Kurt Cobain: The Suicidal Brilliant
Bobbie L. Washington
There is a documentary on HBO that is currently running entitled Kurt Cobain: Montage of Heck. It is about the meteoric rise and subsequently spiraling crash on the life of Kurt Cobain. And it is remarkable. It was written and directed by Brett Morgen with the cooperation from Kurt's parents, his sister and his daughter, Frances Cobain. She also serves as executive producer on this project as well. It was reported that Frances Cobain wanted an honest portrayal of her father perhaps so as not to elevate him to the point of beatification. But in this documentary, you get the sense that you are more than just spying on this family, you get the sense that you are watching Kurt's soul being painted on a canvas and you are helpless to stop what will become the tragic outcome.
What makes this documentary such a stand out is the use of illustrations and animations as well as old stock footage and home videos that turns it from a picture perfect portrait of idealism into a stark unpleasant portrait of substance abuse. With montages of a World War II generation getting on with their lives after the war and with images of the Cleaver family, that ideal family form the 50's, we look into the life of Kurt's parents and what pass as the ideal family. It was a conventional relationship with the parents, all of the girls in his mother's age group was married off and his father made overtures towards her and as a matter of convenience and expediency, the union was formed. Kurt soon followed and since he was the first grandchild in the family, Kurt was adored and showered with affection from all quarters in the family. And as time moved on, nobody was divorced in the tiny town in which they were from said the mother, that's how things were. But for her, that wasn't the case, Kurt's parents divorced when he was a prepubescent teen and for him it was a precarious time of upheaval and a thing to come.
As you watch this, you see a lot of Kurt's writings, illustrations, lyrics, general thoughts, just about everything he's ever put pencil to paper being put on display. It moves the documentary on in a way that captures even more the insight of who this man was and the angst he had gone through as a child. He dropped out of school with two months remaining and never looked back. By this time he was already writing lyrics to some of the most captivating concepts he would eventually explore. There is one scene where you see a still picture of Kurt sleeping on a sofa and his face morphs into a distortion and you are in his thoughts filled with a psychedelic imagery of misshapen globules coming at you from all corners.
And then there's the images of Kurt as a cartoon done in rotoscope animation. This is haunting in that you hear Kurt in his own voice as if Brett Morgen has taken the images directly from a video and transposed them into a ghoulish specter that has come back to haunt you. But it works as it draws you into something more than documentary. It doesn't allow you to become bored with just one voice droning on. It is layered, it is compelling.

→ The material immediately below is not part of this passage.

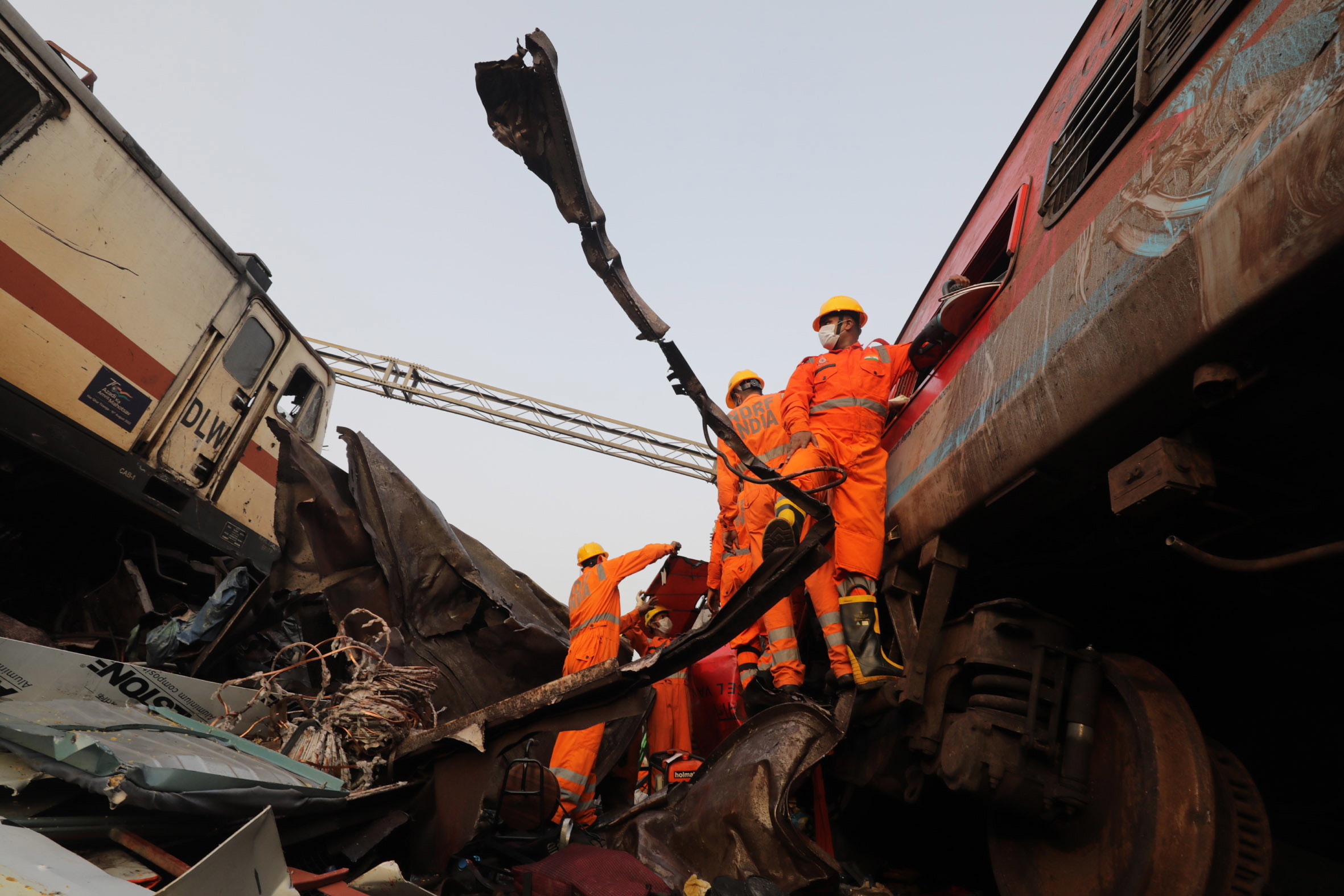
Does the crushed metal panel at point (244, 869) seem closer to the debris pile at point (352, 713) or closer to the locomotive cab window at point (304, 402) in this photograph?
the debris pile at point (352, 713)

And it comes to the point where you see the evolution of Kurt and the band Nirvana. Like all things of success, timing is everything. What was it about this band that help capture the disassociate generation of that time? Kurt had become the default leader apparent and by all indicators, a reluctant one at that. Like all artists of a certain ilk, it was suppose to be all about the creative process of making music. There was a scene of Kurt on stage that reminded me of a Jim Morrison performance with The Doors. It seemed to parallel each other lives and you don't know if that was intentional or not but it was eerily fascinating to see.
But it seems like his relationship with his mistress, suicide, had been going on for quite some time starting as a teenager. It appears that the divorce of his parents was the catalyst that changed the way he saw things from that point on. He was given Ridalin at an early age to quell his hyperactive self and at the time, narcotizing kids was the preferred thing to do. You have to wonder if parents just wasn't capable of dealing with children who were active as a norm and instead just listen to some psycho babble about kids behavior? He wrote so much about suicide but nobody looked over his shoulder or really seemed to take such concerns with the level of interest that should have raised alarms.
And so we reach Nirvana. The band is wildly successful with all the trappings that comes with it. But still, there is this edge that Kurt struggles with. He wears the mask of success but deep down he is terrified. He finds new love with Courtney Love, he finds fleeting happiness with the birth of his daughter and yet the demons still exist. He writes more about suicide. He attempts a suicide after he suspects that Courtney Love is having an affair. Why didn't anyone check him into rehab after, that is a question that needs to be asked? One month later, he succeeds with his thoughts.
And you wonder what might have been with Kurt Cobain if he hadn't killed himself? Where would he be musically? You ask that with many artist who have left us much too soon but with Kurt, his writings were something to behold. Like Jim Morrison, who's poetry and lyrics were something on another plain, Kurt Cobain was just as equal in delivering compelling tortured prose. Kurt Cobain: Montage of Heck should be viewed in an academic environment and as a life lesson to any up and coming angst riddle artist.